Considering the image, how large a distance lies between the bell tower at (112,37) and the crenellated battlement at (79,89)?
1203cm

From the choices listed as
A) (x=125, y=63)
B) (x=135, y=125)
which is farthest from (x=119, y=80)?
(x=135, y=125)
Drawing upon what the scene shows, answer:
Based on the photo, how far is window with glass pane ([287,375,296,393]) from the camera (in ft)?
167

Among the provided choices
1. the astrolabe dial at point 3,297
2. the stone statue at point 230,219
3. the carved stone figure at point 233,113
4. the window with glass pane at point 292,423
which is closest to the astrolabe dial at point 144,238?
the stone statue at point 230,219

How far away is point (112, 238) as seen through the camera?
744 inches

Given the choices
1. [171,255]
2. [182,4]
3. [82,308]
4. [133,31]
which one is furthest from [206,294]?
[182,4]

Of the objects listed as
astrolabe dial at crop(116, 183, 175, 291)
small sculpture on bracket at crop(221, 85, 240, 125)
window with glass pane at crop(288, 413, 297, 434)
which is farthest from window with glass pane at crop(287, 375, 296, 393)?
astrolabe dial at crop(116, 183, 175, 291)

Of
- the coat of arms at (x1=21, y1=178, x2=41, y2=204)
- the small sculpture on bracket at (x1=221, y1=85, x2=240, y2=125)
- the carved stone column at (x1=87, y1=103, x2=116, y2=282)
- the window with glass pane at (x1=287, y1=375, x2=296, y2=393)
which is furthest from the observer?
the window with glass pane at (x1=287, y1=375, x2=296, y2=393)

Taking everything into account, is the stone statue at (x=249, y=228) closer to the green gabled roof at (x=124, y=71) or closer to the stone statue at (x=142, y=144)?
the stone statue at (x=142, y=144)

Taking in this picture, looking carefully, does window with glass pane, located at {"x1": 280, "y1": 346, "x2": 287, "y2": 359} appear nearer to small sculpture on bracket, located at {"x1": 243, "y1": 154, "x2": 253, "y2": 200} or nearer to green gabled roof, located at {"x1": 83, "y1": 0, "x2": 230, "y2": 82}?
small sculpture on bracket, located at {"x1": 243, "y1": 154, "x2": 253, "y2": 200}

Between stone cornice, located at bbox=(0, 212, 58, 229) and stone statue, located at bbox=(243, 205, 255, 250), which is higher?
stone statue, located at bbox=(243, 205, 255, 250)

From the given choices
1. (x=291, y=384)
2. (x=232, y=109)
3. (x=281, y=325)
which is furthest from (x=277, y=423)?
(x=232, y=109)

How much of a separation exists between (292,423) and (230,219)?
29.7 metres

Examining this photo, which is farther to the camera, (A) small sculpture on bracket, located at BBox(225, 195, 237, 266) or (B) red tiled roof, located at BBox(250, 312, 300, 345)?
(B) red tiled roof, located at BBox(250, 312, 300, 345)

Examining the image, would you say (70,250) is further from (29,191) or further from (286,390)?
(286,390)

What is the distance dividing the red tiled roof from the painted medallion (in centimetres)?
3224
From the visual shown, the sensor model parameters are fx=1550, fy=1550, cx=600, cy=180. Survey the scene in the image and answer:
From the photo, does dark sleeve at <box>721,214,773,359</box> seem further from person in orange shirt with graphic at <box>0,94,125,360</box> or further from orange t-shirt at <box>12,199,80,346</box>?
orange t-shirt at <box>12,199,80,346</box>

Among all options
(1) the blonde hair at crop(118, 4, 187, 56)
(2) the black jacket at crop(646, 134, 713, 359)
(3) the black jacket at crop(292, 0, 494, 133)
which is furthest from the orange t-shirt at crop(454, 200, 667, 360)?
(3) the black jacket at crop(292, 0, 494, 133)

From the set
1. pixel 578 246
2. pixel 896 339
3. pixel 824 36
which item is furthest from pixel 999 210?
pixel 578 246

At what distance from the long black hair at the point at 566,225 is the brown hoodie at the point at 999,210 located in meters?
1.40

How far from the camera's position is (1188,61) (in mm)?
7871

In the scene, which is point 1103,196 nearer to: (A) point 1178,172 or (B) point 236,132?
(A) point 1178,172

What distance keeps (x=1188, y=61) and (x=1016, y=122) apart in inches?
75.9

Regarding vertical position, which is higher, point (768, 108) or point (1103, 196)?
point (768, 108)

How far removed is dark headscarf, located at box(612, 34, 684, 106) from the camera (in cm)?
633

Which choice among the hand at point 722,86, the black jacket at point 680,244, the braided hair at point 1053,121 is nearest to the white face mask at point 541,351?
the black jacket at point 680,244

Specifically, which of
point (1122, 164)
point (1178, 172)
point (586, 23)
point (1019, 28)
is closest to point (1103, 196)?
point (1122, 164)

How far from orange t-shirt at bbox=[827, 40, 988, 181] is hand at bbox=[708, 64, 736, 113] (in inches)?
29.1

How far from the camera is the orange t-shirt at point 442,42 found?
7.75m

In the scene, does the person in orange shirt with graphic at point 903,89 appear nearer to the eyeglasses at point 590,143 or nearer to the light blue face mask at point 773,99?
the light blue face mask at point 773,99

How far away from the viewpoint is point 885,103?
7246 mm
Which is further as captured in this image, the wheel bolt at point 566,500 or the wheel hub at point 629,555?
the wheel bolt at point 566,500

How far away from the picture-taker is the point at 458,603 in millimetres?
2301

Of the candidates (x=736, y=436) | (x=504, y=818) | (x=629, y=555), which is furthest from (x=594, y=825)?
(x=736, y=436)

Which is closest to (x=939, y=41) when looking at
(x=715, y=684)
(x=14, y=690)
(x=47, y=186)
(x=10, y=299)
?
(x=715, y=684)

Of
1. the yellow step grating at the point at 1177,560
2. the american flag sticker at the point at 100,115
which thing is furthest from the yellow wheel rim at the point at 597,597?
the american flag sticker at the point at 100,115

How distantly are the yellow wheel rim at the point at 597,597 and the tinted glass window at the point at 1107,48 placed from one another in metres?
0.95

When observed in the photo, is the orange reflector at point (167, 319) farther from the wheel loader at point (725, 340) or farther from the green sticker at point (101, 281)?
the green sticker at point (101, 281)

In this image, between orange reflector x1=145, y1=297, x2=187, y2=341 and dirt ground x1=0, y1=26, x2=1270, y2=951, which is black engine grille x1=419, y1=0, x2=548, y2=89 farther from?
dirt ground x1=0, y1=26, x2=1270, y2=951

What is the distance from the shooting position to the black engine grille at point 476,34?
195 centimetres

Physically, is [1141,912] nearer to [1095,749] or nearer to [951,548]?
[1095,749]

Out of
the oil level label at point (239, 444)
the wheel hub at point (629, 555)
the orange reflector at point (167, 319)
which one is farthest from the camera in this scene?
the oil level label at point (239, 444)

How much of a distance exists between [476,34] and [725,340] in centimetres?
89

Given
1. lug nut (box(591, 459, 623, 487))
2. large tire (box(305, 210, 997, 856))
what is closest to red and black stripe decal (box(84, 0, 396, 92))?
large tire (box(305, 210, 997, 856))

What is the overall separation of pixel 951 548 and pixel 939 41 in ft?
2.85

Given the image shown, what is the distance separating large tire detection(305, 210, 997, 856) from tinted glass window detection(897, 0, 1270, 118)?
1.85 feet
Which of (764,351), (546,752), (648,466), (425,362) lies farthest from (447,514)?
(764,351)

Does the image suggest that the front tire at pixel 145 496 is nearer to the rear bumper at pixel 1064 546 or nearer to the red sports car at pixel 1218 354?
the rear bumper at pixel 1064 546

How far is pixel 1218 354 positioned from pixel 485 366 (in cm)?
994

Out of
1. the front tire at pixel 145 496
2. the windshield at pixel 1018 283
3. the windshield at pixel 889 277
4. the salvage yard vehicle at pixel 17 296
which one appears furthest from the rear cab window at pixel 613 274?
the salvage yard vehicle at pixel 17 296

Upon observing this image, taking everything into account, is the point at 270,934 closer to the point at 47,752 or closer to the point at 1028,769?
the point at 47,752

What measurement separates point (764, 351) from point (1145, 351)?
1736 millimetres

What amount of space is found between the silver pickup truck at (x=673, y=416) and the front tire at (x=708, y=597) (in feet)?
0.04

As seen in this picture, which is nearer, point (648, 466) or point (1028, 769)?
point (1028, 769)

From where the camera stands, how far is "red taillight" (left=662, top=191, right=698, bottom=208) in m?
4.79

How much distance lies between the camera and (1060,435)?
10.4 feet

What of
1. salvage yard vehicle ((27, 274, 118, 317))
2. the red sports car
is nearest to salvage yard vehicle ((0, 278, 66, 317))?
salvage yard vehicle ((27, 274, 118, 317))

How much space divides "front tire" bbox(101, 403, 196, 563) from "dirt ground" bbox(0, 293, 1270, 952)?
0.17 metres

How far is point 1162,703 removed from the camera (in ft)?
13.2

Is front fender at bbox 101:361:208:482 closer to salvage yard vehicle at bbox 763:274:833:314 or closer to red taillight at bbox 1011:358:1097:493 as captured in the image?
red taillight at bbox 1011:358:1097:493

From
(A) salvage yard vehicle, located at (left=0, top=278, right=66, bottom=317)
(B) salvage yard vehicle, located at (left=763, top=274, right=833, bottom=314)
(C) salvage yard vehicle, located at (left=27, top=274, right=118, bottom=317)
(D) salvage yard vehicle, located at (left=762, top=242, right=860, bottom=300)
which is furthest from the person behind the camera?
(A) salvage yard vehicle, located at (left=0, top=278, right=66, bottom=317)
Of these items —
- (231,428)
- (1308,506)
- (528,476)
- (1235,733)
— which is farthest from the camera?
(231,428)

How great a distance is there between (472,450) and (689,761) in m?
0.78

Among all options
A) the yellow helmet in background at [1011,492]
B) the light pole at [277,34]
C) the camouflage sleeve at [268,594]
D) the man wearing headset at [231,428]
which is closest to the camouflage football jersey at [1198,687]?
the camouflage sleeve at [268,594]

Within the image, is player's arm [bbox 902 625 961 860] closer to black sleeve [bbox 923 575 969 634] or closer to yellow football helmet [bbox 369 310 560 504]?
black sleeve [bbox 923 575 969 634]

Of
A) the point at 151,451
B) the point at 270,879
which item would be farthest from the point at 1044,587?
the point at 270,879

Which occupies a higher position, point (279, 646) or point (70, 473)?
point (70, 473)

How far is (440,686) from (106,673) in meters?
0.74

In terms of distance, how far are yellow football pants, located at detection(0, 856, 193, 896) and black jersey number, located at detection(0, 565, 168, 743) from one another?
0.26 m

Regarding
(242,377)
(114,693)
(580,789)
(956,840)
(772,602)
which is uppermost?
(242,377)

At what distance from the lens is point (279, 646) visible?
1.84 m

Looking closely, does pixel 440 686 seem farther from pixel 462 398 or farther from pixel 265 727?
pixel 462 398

**What you are asked to do**
From the line that contains "Of these items —" down to the last line of the listing above, repeat each line exactly, and include nothing else.

**Task output**
Of these items —
- (231,428)
- (1308,506)
- (528,476)
- (1235,733)
— which is farthest from the camera?
(231,428)

How great a distance is there between (472,450) and (689,761) in m?
0.78

Among all options
A) the yellow helmet in background at [1011,492]
B) the light pole at [277,34]
C) the camouflage sleeve at [268,594]
D) the man wearing headset at [231,428]
which is closest to the camouflage football jersey at [1198,687]?
the camouflage sleeve at [268,594]

Within the image, is player's arm [bbox 902 625 961 860] closer to black sleeve [bbox 923 575 969 634] or closer to yellow football helmet [bbox 369 310 560 504]?
black sleeve [bbox 923 575 969 634]

Of
A) the point at 151,451
B) the point at 270,879
which item would be farthest from the point at 1044,587?
the point at 270,879

Which occupies a higher position, point (279, 646) or point (70, 473)?
point (70, 473)

How far is (440,686) from (106,673) in meters?
0.74

In terms of distance, how far are yellow football pants, located at detection(0, 856, 193, 896) and black jersey number, located at detection(0, 565, 168, 743) from one another?
0.26 m

Regarding
(242,377)
(114,693)
(580,789)
(956,840)
(772,602)
which is uppermost?
(242,377)

At what distance from the lens is point (279, 646) visible?
1.84 m

Looking closely, does pixel 440 686 seem farther from pixel 462 398 or farther from pixel 265 727?
pixel 462 398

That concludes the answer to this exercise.